Without using add files, we’d have to make sure these resources exist on every
node, and would configure a hive session like this:
set myCustomProperty=/path/to/directory/someSubDir/;
select myCustomUDF(‘param1’,’param2’);
With the shared resources, we can do this instead, at least with MR engine:
add files file:///path/to/directory;
set myCustomProperty=someSubDir/;
select myCustomUDF(‘param1’,’param2’);
In both cases, the property myCustomProperty is accessed inside the custom UDF,
interpreted as a path, and used to read the content of a file within
“someSubDir”. This works fine whenever we have the full path, or with the
relative path in the MR engine when using add resources. I’m wondering if
perhaps I’m getting lucky in that the MR engine is downloading the files to the
working directory, and so the relative path is being properly resolved there,
but some different behavior is happening in spark? I can give a full path if I
know ahead of time where this file will be available on the remote node,
hopefully by property, like ${hive.localResourceDir}/someSubDir.

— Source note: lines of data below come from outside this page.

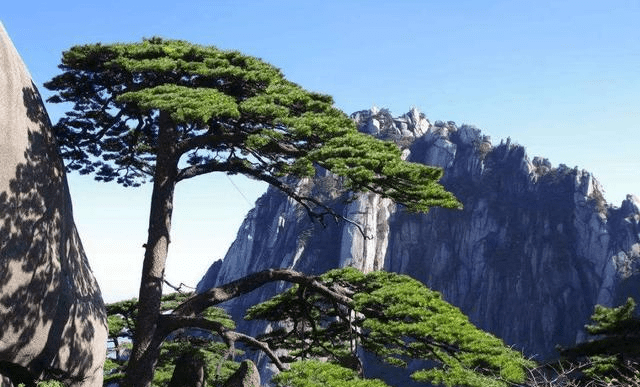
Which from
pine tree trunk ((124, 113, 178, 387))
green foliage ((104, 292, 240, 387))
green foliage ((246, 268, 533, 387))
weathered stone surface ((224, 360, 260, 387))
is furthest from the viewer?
green foliage ((104, 292, 240, 387))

Thanks for the quick response and your help with this.
Ray
From: Sahil Takiar [mailto:[email protected]]
Sent: Thursday, February 8, 2018 12:45 PM
To: [email protected]
Subject: Re: Resources/Distributed Cache on Spark
It should work. We have tests such as groupby_bigdata.q that run on HoS and
work. They use the "add file" command. What are the exact commands you are
running? What error are you seeing?
On Thu, Feb 8, 2018 at 6:28 AM, Ray Navarette
<[email protected]<mailto:[email protected]>> wrote:
Hello,
I’m hoping to find some information about using “ADD FILES <PATH>” when using
the spark execution engine. I’ve seen some jira tickets reference this
functionality, but little else. We have written some custom UDFs which require
some external resources. When using the MR execution engine, we can reference
the file paths using a relative path and they are properly distributed and
resolved. When I try to do the same under spark engine, I receive an error
saying the file is unavailable.
Does “ADD FILES <PATH>” work on spark, and if so, how should I properly
reference those files in order to read them in the executors?
Thanks much for your help,
Ray
--
Sahil Takiar
Software Engineer
[email protected]<mailto:[email protected]> | (510) 673-0309